More and Higher-Quality Servers: A significant opportunity exists to build more servers, particularly for verticals beyond developer tools like sales, finance, legal, and education [02:45:17]. Servers should be designed with three users in mind: the end-user, the client developer, and the model itself, ensuring tools exposed to the model enable correct responses [02:45:58].
Simplifying Server Building: Tooling that makes it easier for enterprises and indie hackers to build servers is crucial, including hosting, testing, evaluation, and deployment tools [02:46:52].
Automated MCP Server Generation: A moonshot for the future, where models become so adept at writing code that they can generate their own MCPs on the fly [02:47:44].
AI Security, Observability, and Auditing: As AI applications gain access to real-world data, security and privacy implications increase, making tooling in this area essential [02:48:23].

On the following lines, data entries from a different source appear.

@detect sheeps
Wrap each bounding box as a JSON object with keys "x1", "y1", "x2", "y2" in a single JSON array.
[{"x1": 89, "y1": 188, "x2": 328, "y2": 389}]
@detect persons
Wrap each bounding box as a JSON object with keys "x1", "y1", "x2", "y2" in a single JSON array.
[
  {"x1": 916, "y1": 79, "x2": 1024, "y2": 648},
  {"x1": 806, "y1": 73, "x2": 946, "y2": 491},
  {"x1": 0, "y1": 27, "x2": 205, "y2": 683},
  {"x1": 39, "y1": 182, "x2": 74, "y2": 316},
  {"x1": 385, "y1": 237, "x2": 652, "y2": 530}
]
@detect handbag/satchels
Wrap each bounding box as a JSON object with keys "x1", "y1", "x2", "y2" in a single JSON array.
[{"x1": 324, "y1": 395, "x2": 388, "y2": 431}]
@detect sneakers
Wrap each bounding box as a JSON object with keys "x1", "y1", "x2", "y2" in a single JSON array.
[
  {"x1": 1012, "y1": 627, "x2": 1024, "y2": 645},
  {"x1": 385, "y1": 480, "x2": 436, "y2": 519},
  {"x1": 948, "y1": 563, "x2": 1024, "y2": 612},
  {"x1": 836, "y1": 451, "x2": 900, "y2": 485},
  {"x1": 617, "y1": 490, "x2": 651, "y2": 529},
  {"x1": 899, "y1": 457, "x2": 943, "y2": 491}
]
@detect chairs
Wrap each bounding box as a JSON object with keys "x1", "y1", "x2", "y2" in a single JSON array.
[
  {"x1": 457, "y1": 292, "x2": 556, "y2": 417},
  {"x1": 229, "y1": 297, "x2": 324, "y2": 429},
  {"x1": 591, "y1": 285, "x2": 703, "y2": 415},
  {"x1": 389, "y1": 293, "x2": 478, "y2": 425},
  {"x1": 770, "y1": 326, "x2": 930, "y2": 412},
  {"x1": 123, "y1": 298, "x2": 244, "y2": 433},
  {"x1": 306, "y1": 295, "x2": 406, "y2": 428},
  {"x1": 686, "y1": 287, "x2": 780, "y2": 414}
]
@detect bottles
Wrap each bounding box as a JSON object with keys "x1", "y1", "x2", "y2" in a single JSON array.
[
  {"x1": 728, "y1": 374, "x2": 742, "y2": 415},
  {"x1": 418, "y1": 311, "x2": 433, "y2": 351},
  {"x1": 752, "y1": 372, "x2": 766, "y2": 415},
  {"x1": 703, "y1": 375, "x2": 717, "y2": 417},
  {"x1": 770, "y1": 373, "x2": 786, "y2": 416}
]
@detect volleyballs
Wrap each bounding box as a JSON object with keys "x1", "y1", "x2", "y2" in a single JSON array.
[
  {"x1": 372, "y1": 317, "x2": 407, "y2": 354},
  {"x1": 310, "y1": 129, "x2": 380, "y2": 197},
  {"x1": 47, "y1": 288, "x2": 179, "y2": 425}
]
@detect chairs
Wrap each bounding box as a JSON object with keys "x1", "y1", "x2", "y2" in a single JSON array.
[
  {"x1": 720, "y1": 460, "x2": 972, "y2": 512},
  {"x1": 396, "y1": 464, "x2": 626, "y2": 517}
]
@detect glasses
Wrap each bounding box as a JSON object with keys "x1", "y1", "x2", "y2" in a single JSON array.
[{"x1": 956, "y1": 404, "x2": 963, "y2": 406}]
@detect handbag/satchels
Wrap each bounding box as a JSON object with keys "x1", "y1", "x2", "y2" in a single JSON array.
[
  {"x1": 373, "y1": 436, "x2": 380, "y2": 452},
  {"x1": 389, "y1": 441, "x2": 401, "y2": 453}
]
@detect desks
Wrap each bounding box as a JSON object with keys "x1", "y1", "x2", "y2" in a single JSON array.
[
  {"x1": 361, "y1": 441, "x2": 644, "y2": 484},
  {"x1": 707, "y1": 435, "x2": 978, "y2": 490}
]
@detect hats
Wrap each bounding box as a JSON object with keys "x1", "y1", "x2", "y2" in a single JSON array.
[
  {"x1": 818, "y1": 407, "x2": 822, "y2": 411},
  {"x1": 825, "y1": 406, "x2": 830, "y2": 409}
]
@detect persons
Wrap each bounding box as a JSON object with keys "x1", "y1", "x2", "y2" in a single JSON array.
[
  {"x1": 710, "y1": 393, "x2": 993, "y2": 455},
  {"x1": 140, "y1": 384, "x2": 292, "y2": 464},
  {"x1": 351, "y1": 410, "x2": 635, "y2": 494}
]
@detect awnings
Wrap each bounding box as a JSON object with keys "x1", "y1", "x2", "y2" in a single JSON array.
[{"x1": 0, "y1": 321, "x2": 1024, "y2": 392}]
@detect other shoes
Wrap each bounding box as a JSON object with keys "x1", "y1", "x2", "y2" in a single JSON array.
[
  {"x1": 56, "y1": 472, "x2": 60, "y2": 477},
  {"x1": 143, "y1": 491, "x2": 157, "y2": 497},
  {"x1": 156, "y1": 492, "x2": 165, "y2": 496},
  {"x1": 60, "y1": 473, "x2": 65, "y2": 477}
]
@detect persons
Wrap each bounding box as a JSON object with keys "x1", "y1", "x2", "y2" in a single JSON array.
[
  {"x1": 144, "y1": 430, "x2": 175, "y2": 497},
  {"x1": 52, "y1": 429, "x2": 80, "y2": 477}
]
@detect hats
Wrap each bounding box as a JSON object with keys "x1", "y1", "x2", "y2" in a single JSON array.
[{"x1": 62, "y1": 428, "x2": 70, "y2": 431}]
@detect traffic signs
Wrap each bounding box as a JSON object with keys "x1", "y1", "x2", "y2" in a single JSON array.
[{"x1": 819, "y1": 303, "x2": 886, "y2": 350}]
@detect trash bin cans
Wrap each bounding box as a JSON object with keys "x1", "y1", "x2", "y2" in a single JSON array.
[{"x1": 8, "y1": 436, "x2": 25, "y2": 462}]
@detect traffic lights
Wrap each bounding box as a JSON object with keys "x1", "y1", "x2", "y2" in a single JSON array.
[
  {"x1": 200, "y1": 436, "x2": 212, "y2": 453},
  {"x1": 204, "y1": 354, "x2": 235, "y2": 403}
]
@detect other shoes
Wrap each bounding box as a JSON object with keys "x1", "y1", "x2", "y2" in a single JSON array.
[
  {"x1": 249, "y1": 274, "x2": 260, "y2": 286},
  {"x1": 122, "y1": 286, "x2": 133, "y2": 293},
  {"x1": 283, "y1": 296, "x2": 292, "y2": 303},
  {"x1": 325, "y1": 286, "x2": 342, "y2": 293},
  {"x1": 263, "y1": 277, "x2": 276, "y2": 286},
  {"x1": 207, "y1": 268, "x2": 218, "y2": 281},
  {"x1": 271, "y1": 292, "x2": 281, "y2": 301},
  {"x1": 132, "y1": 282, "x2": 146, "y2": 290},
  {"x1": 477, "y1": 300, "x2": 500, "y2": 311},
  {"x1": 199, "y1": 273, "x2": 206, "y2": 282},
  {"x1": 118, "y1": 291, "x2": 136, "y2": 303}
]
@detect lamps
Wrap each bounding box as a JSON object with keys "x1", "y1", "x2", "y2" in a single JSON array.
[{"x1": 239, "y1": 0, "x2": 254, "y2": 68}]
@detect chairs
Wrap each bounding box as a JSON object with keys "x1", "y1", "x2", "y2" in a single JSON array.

Implementation of Tool Calling and MCP at Scale

Anthropic, through John, shared experiences in implementing MCP clients and talking to remote MCP at scale [02:50:10].

Integration Chaos: The rapid proliferation of custom endpoints for every use case led to duplication of functionality and inconsistent integrations [02:51:25].
Standardization: Standardizing on MCP internally helps streamline processes, allows engineers to focus on unique problems, and provides solutions for unforeseen issues like billing models and token limits [02:54:11].
MCP Gateway: Anthropic designed a shared infrastructure service, the MCP gateway, as a single point of entry. It handles credential management, centralized rate limiting, and observability, making it easy for engineers to connect to MCP services [02:58:07].
Portable Credentials: The gateway enables portable credentials, so batch jobs or internal services don’t require re-authentication [03:01:37].

Hidden Capabilities and Challenges of MCP

Harold from VS Code discussed the lesser-known aspects of MCP, aiming to unlock its full potential for rich, stateful interactions [03:04:04].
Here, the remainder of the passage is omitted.